I think the bottom line is, having read or write operations block for any length of time in order to merge a node back into the cluster following an outage simply isn't "real world". "any length of time" will vary for different operators, for me it's seconds, for anyone running real-time systems or VoIP for example, it might be milliseconds.

My feeling is that self-heal "on open" is "nice", easy to code and maintain, neat, and I can see "how it came to be".

It's now however practical for a commercial solution, healing needs to be a background process, not a foreground process.

The only question I really have is, what sort of timescale are we looking at before GlusterFS has the kind of capabilities (in context) that one would expect of a production clustering filesystem ? (I think we all know hash/sync would be an interim solution)

(I know it's "different", but just as a point of reference, DRBD syncs in the background, as does Linux software raid .. can you imagine anyone using either if they tried to make people wait while they did a foreground sync ??)

Gareth.


----- Original Message -----
From: gordan@xxxxxxxxxx
To: gluster-devel@xxxxxxxxxx
Sent: Wednesday, April 30, 2008 1:56:12 PM GMT +00:00 GMT Britain, Ireland, Portugal
Subject: Re: Re; Load balancing ...



On Wed, 30 Apr 2008, Gareth Bult wrote:

It would certainly ber beneficial in the cases when the network speed is slow (e.g. WAN replication).
So long as it's server side AFR and not client-side ... ?

Sure.

I'm guessing there would need to be some server side logic to ensure that local servers generated their own hashes and only exchanged the hashes over the network rather than the data ?

Indeed - same as rsync does.

Journal per se wouldn't work, because that implies fixed size and write-ahead logging.
What would be required here is more like the snapshot style undo logging.
A journal wouldn't work ?!
You mean it's effectiveness would be governed by it's size?

Among other things. A "journal" just isn't suitable for this sort of thing.

1) Categorically establish whether each server is connected and up to date
for the file being checked, and only log if the server has disconnected.
This involves overhead.
Surely you would log anyway, as there could easily be latency between an actual "down" and one's ability to detect it .. in which case detecting whether a server has disconnected it a moot point.

Not really. A connected client/server will have a live/working TCP connection open. Read-locks don't matter as they can be served locally, but when a write occurs, the file gets locked. If a remote machine doesn't ack the lock, and/or it's TCP connection resets, then it's safe to assume that it's not connected.

In terms of the overhead of logging, I guess this would be a decision for the sysadmin concerned, whether the overhead of logging to a journal was worthwhile .vs. the potential issues involved in recovering from an outage?

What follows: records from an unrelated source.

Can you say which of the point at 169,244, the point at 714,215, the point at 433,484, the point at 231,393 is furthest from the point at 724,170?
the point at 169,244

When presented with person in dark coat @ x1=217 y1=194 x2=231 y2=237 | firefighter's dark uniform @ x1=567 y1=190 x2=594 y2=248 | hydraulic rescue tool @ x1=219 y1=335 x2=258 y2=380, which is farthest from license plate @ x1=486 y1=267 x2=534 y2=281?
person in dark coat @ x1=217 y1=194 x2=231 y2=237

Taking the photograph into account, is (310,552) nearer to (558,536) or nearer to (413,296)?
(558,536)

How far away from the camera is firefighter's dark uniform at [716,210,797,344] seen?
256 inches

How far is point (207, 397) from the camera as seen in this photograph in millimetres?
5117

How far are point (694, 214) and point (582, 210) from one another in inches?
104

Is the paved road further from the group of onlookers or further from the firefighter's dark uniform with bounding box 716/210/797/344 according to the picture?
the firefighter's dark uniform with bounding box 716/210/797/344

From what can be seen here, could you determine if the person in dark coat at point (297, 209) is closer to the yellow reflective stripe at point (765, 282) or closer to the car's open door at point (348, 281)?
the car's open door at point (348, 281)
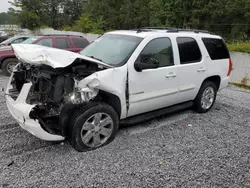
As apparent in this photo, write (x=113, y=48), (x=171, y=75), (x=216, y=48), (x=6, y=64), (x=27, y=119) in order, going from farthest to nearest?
1. (x=6, y=64)
2. (x=216, y=48)
3. (x=171, y=75)
4. (x=113, y=48)
5. (x=27, y=119)

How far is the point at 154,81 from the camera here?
3.80 meters

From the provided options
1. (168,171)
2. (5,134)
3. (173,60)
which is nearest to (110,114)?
(168,171)

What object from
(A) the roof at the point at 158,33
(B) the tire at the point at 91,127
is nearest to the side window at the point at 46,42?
(A) the roof at the point at 158,33

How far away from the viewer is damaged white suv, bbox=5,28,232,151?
10.1ft

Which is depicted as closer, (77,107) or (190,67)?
(77,107)

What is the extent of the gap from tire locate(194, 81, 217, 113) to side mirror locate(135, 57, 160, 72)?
168 cm

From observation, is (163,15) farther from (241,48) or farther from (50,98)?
(50,98)

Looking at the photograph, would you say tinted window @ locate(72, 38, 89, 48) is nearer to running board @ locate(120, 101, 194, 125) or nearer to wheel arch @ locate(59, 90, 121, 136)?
running board @ locate(120, 101, 194, 125)

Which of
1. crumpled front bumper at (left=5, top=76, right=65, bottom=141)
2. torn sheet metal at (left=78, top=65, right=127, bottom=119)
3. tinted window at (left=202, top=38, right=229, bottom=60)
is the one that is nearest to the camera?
crumpled front bumper at (left=5, top=76, right=65, bottom=141)

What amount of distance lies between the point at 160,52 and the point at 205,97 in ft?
6.16

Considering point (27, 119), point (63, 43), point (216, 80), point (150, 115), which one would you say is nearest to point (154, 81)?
point (150, 115)

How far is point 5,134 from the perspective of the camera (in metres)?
3.78

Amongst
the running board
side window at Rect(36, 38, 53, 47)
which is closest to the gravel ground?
the running board

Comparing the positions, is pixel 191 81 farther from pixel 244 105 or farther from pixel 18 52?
pixel 18 52
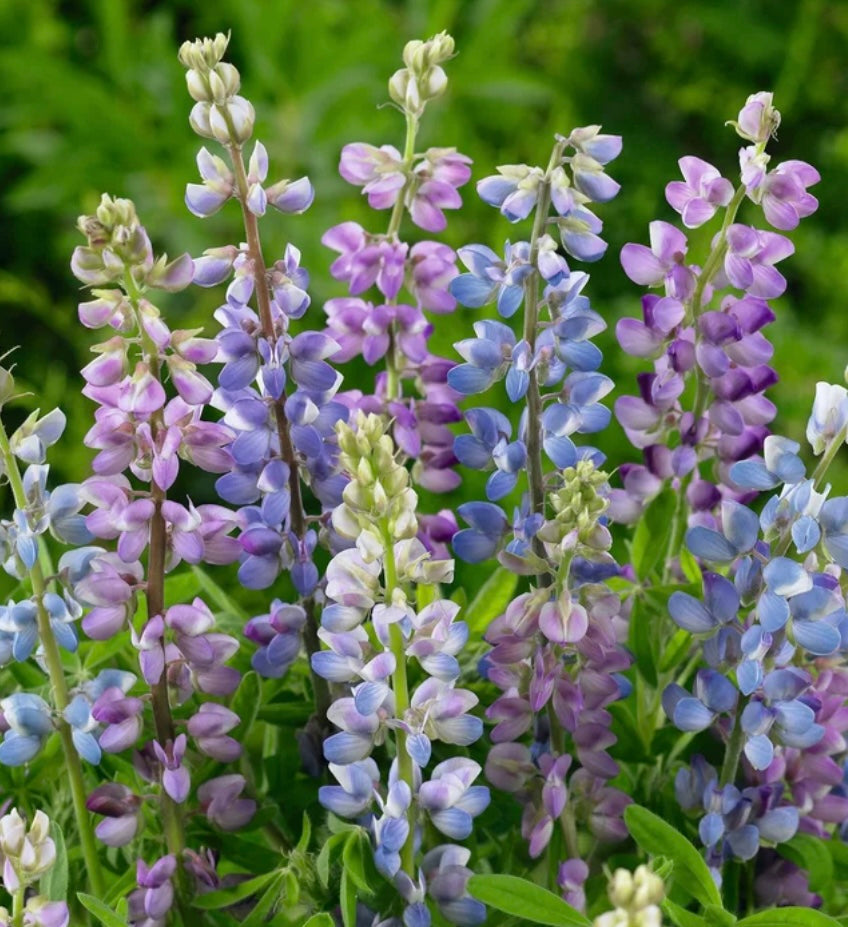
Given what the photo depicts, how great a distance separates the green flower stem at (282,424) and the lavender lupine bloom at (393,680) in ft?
0.19

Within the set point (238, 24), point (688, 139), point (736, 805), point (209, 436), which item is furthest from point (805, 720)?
point (688, 139)

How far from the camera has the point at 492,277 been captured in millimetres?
540

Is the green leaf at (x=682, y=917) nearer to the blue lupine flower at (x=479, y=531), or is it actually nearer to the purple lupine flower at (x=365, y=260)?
the blue lupine flower at (x=479, y=531)

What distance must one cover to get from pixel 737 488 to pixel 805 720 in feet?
0.41

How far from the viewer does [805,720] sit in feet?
1.69

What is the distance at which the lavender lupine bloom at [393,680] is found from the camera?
451mm

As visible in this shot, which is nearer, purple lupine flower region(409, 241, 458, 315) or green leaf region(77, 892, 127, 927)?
green leaf region(77, 892, 127, 927)

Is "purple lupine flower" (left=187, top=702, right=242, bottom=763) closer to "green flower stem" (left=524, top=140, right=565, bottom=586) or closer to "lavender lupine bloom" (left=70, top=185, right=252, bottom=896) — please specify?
"lavender lupine bloom" (left=70, top=185, right=252, bottom=896)

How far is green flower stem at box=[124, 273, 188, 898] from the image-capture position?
19.2 inches

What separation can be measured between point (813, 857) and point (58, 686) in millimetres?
289

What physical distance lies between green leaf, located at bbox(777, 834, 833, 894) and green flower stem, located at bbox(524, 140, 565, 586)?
15 centimetres

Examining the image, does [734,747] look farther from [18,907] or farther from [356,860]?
[18,907]

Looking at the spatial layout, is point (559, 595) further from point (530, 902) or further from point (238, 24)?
point (238, 24)

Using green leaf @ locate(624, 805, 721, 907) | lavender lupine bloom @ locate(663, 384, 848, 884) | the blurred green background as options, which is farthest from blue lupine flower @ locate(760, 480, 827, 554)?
the blurred green background
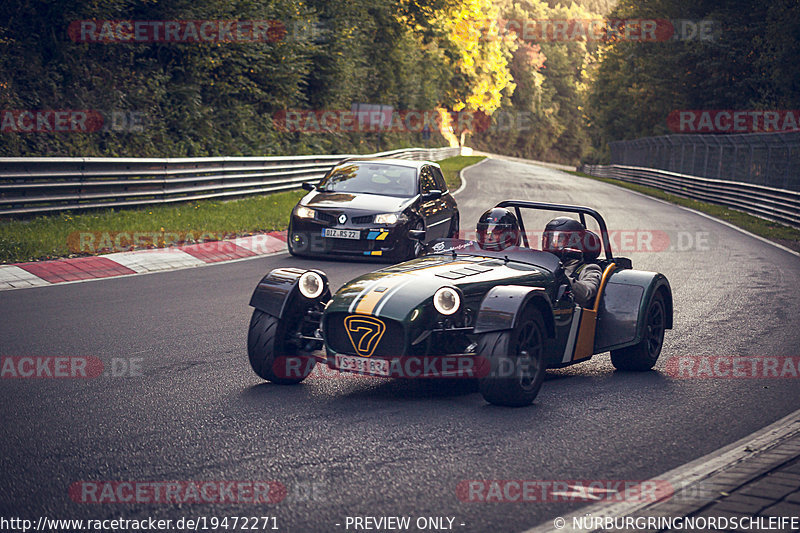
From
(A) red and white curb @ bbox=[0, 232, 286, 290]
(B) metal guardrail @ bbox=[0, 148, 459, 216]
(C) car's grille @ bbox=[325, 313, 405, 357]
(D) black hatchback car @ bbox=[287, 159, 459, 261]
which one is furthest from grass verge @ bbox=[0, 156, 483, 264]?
(C) car's grille @ bbox=[325, 313, 405, 357]

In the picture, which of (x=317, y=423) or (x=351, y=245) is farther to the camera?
(x=351, y=245)

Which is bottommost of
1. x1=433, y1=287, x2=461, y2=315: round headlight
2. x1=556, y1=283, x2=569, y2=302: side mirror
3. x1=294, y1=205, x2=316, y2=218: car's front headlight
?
x1=294, y1=205, x2=316, y2=218: car's front headlight

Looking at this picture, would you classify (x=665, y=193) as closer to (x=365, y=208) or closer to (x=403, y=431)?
(x=365, y=208)

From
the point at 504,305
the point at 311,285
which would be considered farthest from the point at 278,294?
the point at 504,305

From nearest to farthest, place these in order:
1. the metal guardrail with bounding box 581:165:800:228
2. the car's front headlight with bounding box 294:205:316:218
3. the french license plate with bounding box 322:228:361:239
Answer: the french license plate with bounding box 322:228:361:239 → the car's front headlight with bounding box 294:205:316:218 → the metal guardrail with bounding box 581:165:800:228

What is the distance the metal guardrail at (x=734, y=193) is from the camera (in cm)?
2314

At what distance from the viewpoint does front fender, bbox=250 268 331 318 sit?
21.6 ft

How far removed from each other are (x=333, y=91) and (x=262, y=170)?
717 inches

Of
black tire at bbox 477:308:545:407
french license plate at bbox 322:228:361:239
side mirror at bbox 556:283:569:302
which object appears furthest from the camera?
french license plate at bbox 322:228:361:239

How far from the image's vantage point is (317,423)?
571cm

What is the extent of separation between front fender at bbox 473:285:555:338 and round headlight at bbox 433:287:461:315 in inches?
6.7

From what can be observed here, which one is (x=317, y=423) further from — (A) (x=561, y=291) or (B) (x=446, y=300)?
(A) (x=561, y=291)

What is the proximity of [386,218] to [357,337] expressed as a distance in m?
7.90

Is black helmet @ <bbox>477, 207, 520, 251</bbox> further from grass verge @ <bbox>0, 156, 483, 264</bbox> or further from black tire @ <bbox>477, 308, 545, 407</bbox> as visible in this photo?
grass verge @ <bbox>0, 156, 483, 264</bbox>
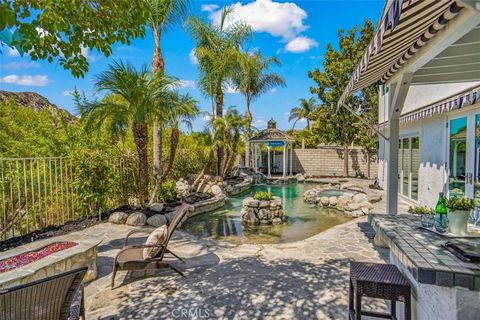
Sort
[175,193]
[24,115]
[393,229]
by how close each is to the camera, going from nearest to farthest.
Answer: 1. [393,229]
2. [175,193]
3. [24,115]

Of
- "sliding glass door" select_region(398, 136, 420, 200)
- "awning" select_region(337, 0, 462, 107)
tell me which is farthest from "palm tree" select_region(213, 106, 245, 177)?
"awning" select_region(337, 0, 462, 107)

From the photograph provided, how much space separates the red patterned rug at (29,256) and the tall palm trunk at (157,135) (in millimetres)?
5001

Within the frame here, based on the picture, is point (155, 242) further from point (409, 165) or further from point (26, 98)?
point (26, 98)

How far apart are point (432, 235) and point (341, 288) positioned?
1.82 m

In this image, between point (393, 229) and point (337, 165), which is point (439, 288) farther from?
point (337, 165)

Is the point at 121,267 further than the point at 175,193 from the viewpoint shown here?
No

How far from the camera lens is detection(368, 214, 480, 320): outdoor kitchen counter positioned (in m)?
2.06

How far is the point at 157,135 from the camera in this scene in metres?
10.7

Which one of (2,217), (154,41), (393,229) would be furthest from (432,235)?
(154,41)

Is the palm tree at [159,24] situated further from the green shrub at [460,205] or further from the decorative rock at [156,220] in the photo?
the green shrub at [460,205]

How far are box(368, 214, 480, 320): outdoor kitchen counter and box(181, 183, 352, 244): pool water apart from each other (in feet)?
16.5

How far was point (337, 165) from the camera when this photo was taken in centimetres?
2362

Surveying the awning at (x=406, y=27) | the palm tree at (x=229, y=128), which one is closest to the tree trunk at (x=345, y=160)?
the palm tree at (x=229, y=128)

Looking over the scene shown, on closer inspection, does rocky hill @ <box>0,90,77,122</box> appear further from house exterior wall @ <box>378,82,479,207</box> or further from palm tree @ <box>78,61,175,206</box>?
house exterior wall @ <box>378,82,479,207</box>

That complicates things further, then. You'd essentially have asynchronous logging/replication. At that point you pretty much have to log all writes all the time. That means potentially huge space and speed overheads.

From my point of view, if journaling halved my write performance (which it wouldn't) I wouldn't even have to think about it.

Actually, saving an undo-log a-la snapshots, which is what would be required, _WOULD_ halve your write performance on all surviving servers if one server was out. If multiple servers were out, you could probably work around some of this with merging/splitting the undo logs for various machines, so your write performance would generally be around 1/2 of standard, but wouldn't end up degrading to 1/n+1 where n is the number of failed servers for which the logging needs to be done.

The problem that arises then is that the fast(er) resyncs on small changes
come at the cost of massive slowdown in operation when you have multiple
downed servers. As the number of servers grows, this rapidly stops being a
workable solution.
Ok, I don't know about anyone else, but my setups all rely on consistency rather than peaks and troughs. I'd far rather run a journal at half potential speed, and have everything run at that speed all the time .. than occasionally have to stop the entire setup while the system recovers, or essentially wait for 5-10 minutes while the system re-syncs after a node is reloaded.

There may be a way to address the issue of halting the rest of the cluster during the sync, though. Read lock on a syncing file shouldn't stop other read locks. Of course, it will block writes while the file syncs and the reading app finishes the operation.